Comment by mpweiher
8 hours ago
> It takes 10-20 years to build a new nuclear plant
This, again, is not true. The average is currently at 6.5 years and dropping slightly, the time has been fairly consistent over the last decades.
https://www.sustainabilitybynumbers.com/p/nuclear-constructi...
The main factor determining build times appears to be "how much do you want to?". France built 50+ reactors in a total of 15 years, the fastest build times are Japan, South Korea, China and Germany.
Secondary factors are "is this a FOAK build or NOAK", and "how much experience is there building nuclear plants". When Japan was good it built in under 4 years, and had plans to go below 3. And no, that's not detrimental to safety.
> and use just isn't that important of a factor.
It is when land is expensive.
> With the electrification of cars and so on, the grid has to be modernized no matter what.
Typical dodge into the qualitative: the additional grad capacity required to ship power across the country from where it is produced to where it is needed is a multiple of that required to strengthen it for additional consumers. Never mind the whole "smart grid" madness.
> Most of the time nuclear also doesn't pay for decommissioning and nuclear waste etc. by itself.
That's also false. These costs are almost always included and have little impact on the total cost of power. For example, the Gösgen plant in Switzerland produces for 4,34 Rappen / kWh, including all costs and including a profit.

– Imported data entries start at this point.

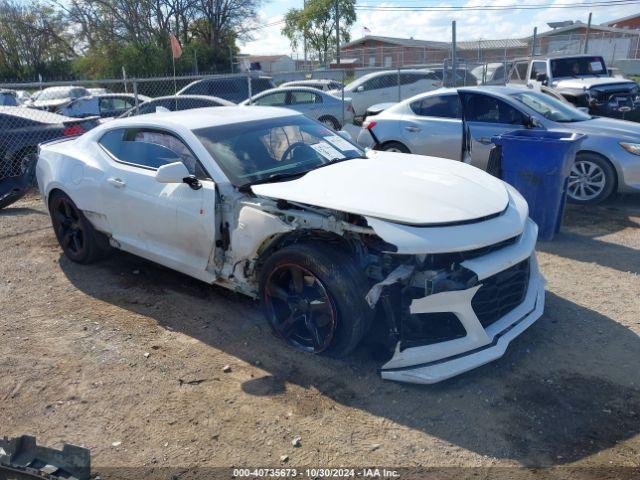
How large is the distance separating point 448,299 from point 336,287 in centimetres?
66

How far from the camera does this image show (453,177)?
13.2ft

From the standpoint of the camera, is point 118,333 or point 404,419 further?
point 118,333

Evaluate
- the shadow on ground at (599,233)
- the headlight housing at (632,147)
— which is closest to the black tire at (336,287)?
the shadow on ground at (599,233)

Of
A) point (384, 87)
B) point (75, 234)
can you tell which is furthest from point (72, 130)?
point (384, 87)

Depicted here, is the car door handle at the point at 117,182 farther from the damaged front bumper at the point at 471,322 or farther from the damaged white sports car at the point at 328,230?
the damaged front bumper at the point at 471,322

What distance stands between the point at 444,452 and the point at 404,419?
1.06 ft

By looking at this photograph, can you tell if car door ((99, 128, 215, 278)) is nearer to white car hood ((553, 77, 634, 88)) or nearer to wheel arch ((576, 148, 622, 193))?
wheel arch ((576, 148, 622, 193))

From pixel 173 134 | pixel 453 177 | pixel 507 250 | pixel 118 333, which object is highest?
pixel 173 134

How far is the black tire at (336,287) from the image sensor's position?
332 centimetres

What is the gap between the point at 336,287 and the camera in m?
3.31

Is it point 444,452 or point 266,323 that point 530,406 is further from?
point 266,323

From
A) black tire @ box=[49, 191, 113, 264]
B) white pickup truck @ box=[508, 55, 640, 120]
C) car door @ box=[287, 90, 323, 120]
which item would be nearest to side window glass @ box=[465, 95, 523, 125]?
black tire @ box=[49, 191, 113, 264]

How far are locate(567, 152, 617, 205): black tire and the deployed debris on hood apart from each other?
6.25 m

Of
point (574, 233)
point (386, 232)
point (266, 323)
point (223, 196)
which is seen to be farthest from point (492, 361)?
point (574, 233)
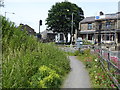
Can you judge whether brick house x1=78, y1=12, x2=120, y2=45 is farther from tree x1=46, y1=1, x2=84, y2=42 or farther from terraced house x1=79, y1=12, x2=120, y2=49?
tree x1=46, y1=1, x2=84, y2=42

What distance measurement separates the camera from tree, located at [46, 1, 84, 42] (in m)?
45.0

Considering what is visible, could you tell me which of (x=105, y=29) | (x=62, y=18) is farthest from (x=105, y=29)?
(x=62, y=18)

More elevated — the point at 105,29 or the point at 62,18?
the point at 62,18

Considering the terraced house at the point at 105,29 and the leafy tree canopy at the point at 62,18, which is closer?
the terraced house at the point at 105,29

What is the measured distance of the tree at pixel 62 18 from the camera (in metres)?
45.0

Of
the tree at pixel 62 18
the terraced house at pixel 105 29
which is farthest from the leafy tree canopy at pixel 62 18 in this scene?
the terraced house at pixel 105 29

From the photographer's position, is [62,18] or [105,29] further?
[62,18]

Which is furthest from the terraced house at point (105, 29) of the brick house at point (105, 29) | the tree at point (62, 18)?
the tree at point (62, 18)

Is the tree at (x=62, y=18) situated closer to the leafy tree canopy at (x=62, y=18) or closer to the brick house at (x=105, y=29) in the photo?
the leafy tree canopy at (x=62, y=18)

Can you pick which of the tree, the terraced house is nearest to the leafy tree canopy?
the tree

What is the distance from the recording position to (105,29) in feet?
119

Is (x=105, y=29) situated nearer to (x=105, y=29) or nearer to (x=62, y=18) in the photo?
(x=105, y=29)

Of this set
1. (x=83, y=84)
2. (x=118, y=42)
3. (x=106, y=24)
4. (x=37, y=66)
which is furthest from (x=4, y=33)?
(x=106, y=24)

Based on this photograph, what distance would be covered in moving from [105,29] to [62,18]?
13752 millimetres
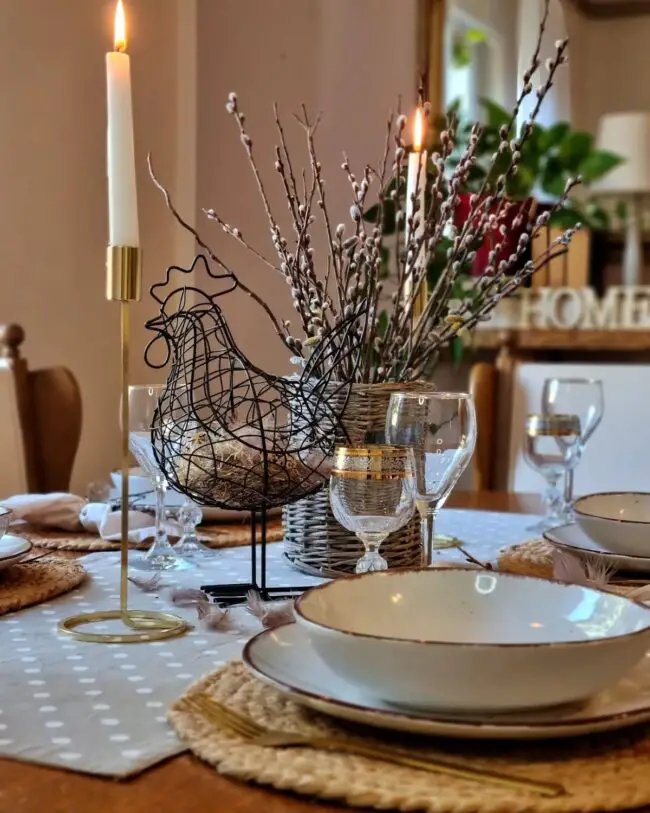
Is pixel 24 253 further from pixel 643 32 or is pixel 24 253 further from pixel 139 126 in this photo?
pixel 643 32

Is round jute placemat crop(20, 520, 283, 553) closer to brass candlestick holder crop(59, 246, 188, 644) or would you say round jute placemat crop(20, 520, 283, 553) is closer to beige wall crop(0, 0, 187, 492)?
brass candlestick holder crop(59, 246, 188, 644)

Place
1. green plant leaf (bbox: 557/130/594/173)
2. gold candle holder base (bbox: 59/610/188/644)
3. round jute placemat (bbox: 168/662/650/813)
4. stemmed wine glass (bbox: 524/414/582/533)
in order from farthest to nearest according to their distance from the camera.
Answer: green plant leaf (bbox: 557/130/594/173)
stemmed wine glass (bbox: 524/414/582/533)
gold candle holder base (bbox: 59/610/188/644)
round jute placemat (bbox: 168/662/650/813)

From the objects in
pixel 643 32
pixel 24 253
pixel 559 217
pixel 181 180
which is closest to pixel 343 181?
pixel 181 180

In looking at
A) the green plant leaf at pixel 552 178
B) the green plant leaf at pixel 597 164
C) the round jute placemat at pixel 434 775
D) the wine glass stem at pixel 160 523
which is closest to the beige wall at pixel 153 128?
the green plant leaf at pixel 552 178

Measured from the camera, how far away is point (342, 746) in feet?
1.60

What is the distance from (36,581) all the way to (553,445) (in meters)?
0.69

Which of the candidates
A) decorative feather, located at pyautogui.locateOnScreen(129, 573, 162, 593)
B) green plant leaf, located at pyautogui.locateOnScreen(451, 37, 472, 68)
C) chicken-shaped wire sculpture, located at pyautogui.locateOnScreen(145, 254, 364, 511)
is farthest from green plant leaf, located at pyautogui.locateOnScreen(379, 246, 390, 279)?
green plant leaf, located at pyautogui.locateOnScreen(451, 37, 472, 68)

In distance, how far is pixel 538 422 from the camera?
1.31 meters

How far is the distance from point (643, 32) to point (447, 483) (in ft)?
14.5

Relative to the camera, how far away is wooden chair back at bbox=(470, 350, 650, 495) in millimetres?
1972

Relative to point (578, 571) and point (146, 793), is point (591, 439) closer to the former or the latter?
point (578, 571)

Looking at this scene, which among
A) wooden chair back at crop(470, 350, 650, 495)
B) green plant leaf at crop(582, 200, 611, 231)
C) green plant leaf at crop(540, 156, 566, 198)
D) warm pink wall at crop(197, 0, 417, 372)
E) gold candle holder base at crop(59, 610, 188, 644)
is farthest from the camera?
green plant leaf at crop(582, 200, 611, 231)

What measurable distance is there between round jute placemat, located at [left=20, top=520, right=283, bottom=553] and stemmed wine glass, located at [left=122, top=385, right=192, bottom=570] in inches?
3.0

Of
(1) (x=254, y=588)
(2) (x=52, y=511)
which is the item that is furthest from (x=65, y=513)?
(1) (x=254, y=588)
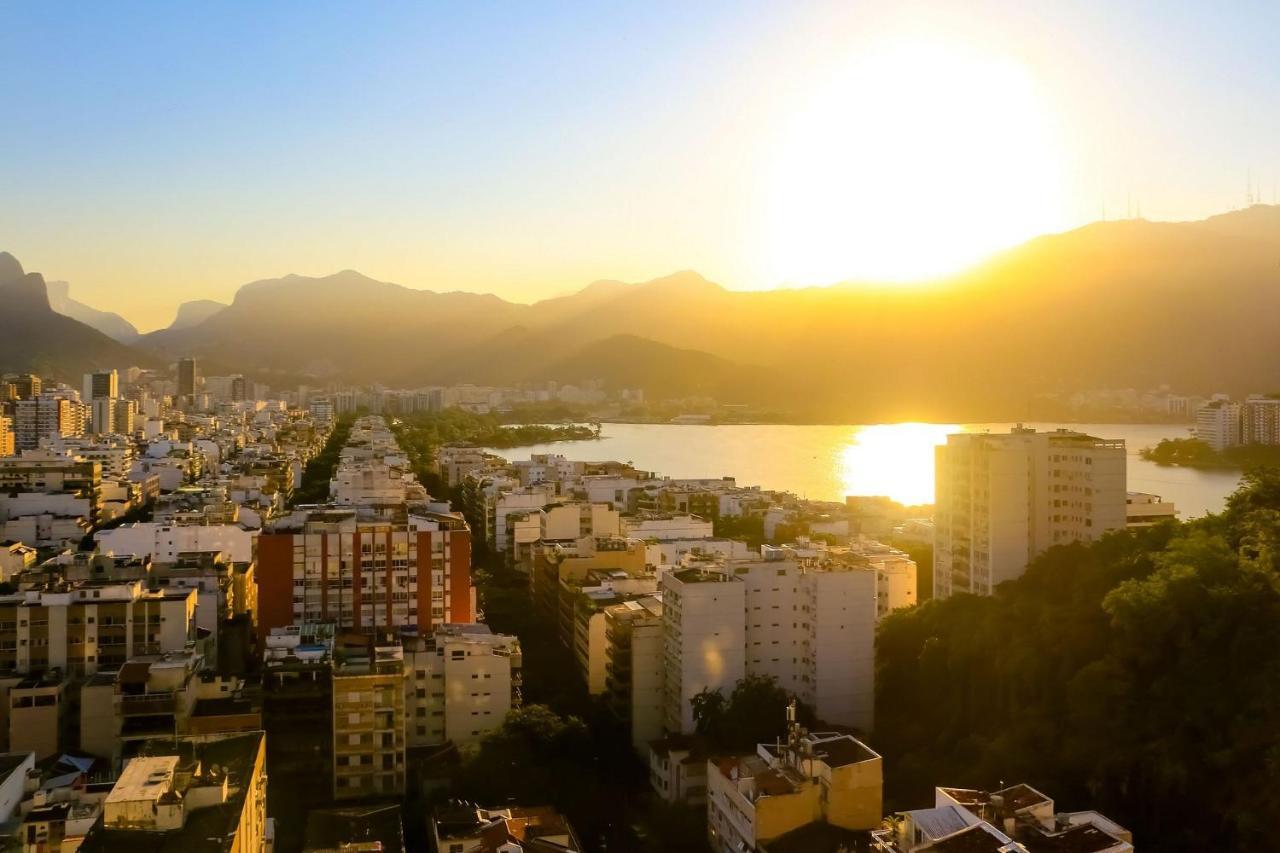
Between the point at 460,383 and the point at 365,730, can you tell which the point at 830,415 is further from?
the point at 365,730

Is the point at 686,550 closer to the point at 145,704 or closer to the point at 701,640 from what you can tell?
the point at 701,640

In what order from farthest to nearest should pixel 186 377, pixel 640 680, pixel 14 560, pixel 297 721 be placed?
pixel 186 377 < pixel 14 560 < pixel 640 680 < pixel 297 721

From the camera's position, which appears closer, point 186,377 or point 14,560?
point 14,560

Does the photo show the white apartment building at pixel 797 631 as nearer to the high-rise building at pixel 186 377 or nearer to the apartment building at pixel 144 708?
the apartment building at pixel 144 708

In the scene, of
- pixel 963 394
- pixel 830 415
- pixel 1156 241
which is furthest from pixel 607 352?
pixel 1156 241

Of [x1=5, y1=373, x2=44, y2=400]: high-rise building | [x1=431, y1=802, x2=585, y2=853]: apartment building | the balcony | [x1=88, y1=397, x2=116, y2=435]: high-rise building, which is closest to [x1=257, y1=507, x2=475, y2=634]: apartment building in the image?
the balcony

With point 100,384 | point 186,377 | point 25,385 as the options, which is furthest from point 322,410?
point 25,385

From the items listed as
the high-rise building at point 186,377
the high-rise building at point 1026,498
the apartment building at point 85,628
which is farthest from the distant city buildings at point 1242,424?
the high-rise building at point 186,377
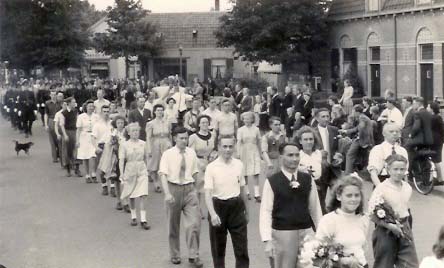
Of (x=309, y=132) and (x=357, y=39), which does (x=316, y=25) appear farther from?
(x=309, y=132)

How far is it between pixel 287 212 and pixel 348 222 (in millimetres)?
722

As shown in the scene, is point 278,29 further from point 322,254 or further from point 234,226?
point 322,254

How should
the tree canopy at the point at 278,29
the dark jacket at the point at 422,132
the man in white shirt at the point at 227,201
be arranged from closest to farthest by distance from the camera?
1. the man in white shirt at the point at 227,201
2. the dark jacket at the point at 422,132
3. the tree canopy at the point at 278,29

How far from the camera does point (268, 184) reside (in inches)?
258

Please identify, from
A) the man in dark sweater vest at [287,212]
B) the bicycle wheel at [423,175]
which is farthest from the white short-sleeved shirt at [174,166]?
the bicycle wheel at [423,175]

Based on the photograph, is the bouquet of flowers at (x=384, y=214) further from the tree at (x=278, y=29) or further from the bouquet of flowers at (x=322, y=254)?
the tree at (x=278, y=29)

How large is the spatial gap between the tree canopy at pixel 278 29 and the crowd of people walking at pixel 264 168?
1341cm

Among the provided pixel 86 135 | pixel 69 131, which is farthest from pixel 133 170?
pixel 69 131

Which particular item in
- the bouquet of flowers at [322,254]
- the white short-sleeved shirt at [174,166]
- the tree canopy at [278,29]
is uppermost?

> At the same time a lot of renewable projects right now are also profitable without subsidize
That's also not true. When subsidies for off-shore wind were reduced, Germany, Denmark and the UK had zero bids for wind-parks, and immediately the discussion was "new subsidy models". Intermittent renewables in Germany currently get €20 billion in direct subsidies, never mind the advantage of having feed-in priority and being able to burden other producers with cost of intermittency.
> The Blackout in Spain had nothing to do with renewables
That's also not true. There was a trigger (in PV production) that led to a substation having problems. But that was just the trigger, not the cause. Grids have to be able to deal with faults like that from time to time. The grid in Spain wasn't, because there were too many intermittent renewables in the grid, and too few rotating masses that stabilize the grid.
> Grid scale batteries solve this problem.
Are these grid scale batteries sufficient to power an entire industrialized nation for a week or more in the room with us now? How much are they?